Still, it is nuclear power that many are beginning to see as the planet’s saviour. A typical coal-fired power plant (burning lignite) emits up to 1,150 grams of CO2 per kilowatt hour of electricity produced. The most modern gas-driven facilities emit 400 grams for the same amount of electricity. And for nuclear power plants? That number is around 30 grams per kilowatt hour when the entire life-cycle of the plant is taken into account.
(…)
After a 30 year gap with not a single new reactor being connected to the US power grid, four projects are now under review with up to 30 more in the planning stages. Bush’s Energy Secretary Samuel Bodman recently demanded even more. “We don’t need 30 of these additional units, we need 130 or 230,” he said. John McCain, the Republican candidate for the White House, has likewise suggested that the US alone should build over 100 new nuclear power facilities.

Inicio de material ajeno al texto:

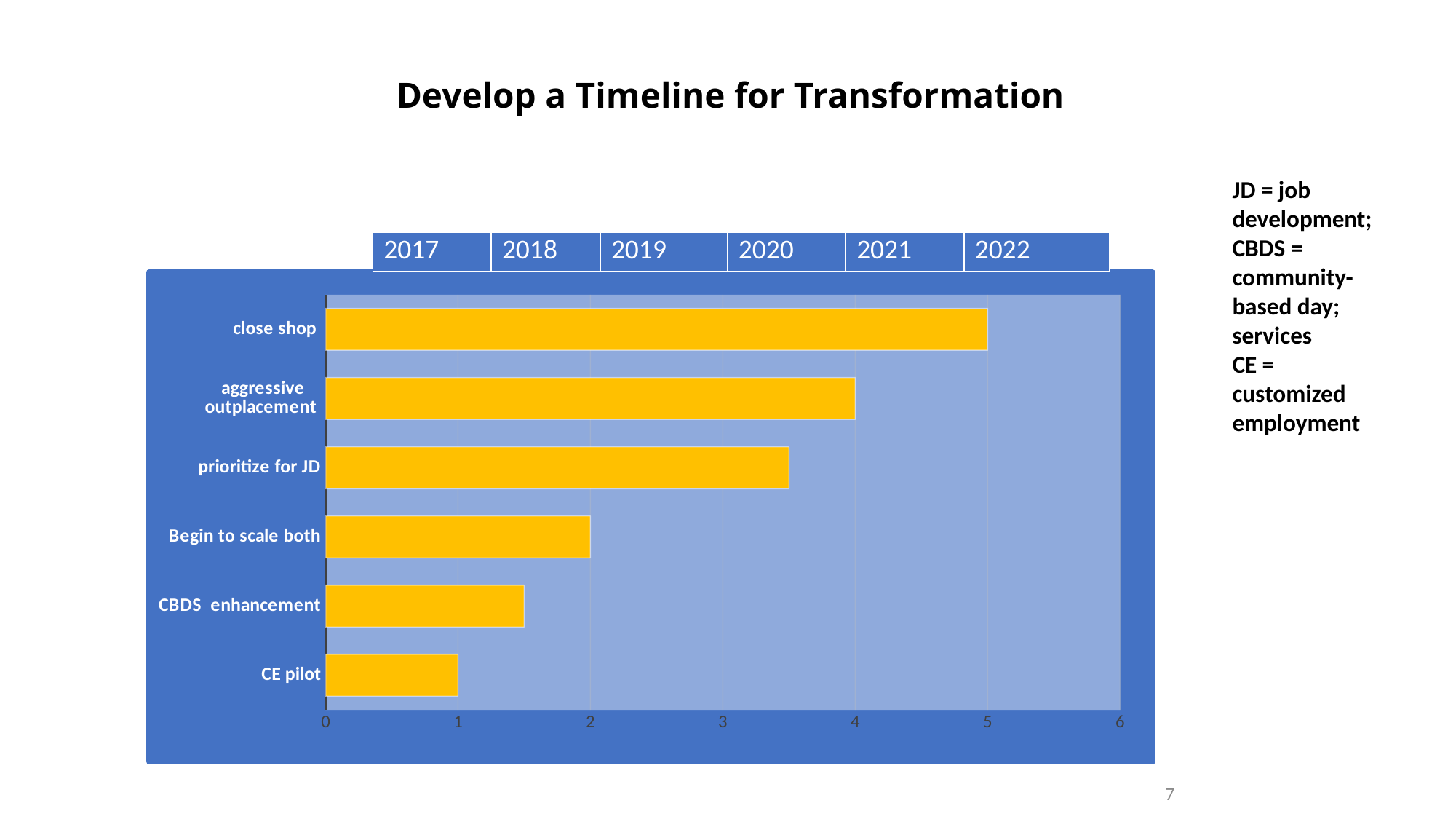
Is the value for prioritize for JD greater or less than 3? greater What is the value for CE pilot? 1 What is the title of the slide containing the chart? Develop a Timeline for Transformation What is the value for close shop? 5 What type of chart is shown on the slide? bar chart What is the value for Begin to scale both? 2 Which category has the shortest bar? CE pilot Is the value for CBDS enhancement greater or less than 2? less How many categories are plotted in the chart? 6 What is the value for aggressive outplacement? 4 Which category has the longest bar? close shop What is the difference between the values for close shop and CE pilot? 4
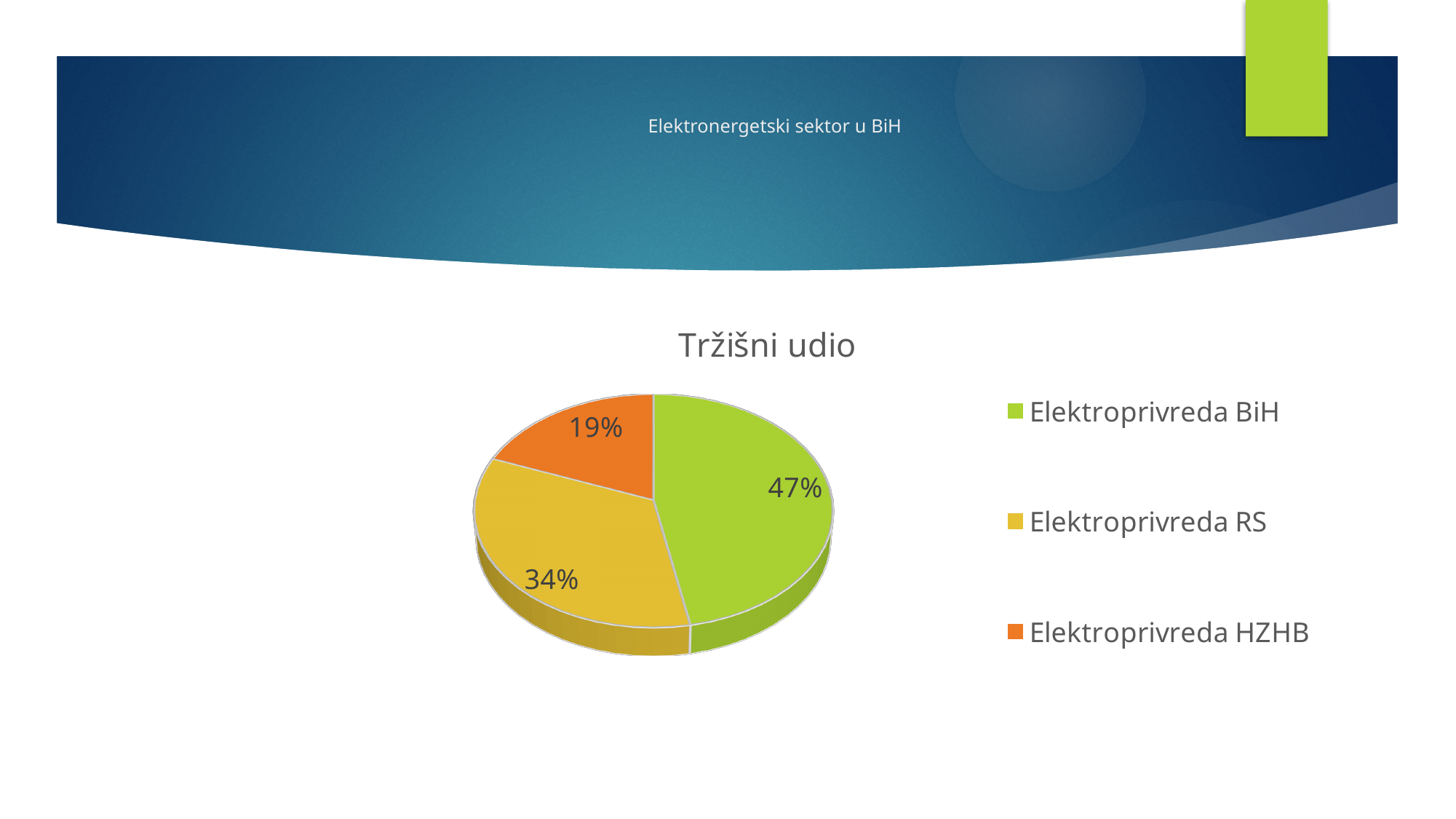
What is the market share shown for Elektroprivreda BiH? 47% What is the difference in percentage points between Elektroprivreda RS and Elektroprivreda HZHB? 15 What is the title of the chart? Tržišni udio Which company has the largest slice of the pie? Elektroprivreda BiH Which company has the smallest slice of the pie? Elektroprivreda HZHB How many slices does the pie chart have? 3 Which colour represents Elektroprivreda HZHB in the chart? Orange What is the market share shown for Elektroprivreda RS? 34% Which has a larger share, Elektroprivreda RS or Elektroprivreda HZHB? Elektroprivreda RS What kind of chart is shown on the slide? Pie chart What is the market share shown for Elektroprivreda HZHB? 19% What is the difference in percentage points between Elektroprivreda BiH and Elektroprivreda RS? 13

Estados Unidos reanuda la construcción de centrales tras 30 años de parón nuclear. No es el único:
The US is far from alone. French President Nicolas Sarkozy, like many in his country, long a proponent of nuclear power, called atomic power “more than ever an industry of the future” last week while announcing the construction of yet another nuclear reactor — his country’s 61st. In Great Britain, Prime Minister Gordon Brown would like to see 40 percent of the UK’s energy coming from nuclear power — requiring the construction of 20 new reactors. Switzerland is planning three new reactors. A number of countries in Eastern Europe want more atomic power. Russia is considering up to 35 new reactors.

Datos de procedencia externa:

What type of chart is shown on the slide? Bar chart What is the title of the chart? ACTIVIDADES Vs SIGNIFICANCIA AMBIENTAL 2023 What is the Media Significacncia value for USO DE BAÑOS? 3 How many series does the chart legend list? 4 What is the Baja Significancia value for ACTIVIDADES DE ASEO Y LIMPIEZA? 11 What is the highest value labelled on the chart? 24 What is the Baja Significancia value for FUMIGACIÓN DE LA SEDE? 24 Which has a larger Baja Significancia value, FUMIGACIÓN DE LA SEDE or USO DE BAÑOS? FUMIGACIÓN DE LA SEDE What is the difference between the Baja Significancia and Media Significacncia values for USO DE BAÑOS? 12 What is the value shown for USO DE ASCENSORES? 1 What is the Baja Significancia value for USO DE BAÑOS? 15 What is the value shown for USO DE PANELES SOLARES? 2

Pero el problema de los residuos no está resuelto:
Plus, one of the enduring challenges of nuclear power remains to be solved: what to do with the highly radioactive waste produced by atomic reactors? In the last 50 years of nuclear power generation, some 300,000 tons of the stuff has been produced, with an additional 10,000 tons coming each year. A part of that waste is plutonium, and it is incredibly volatile. Just a single gram contains as much energy as a ton of oil — and it can give hundreds of people cancer should it be inhaled as radioactive dust. Should one stand next to a gram of plutonium for just a single minute, death is the result.
Al fin y al cabo todo es cuestión de inversiones y de dinero, y la energía nuclear es muy, muy rentable:
The reactors at Biblis, for example, make a pre-tax profit of €1 million — every single day.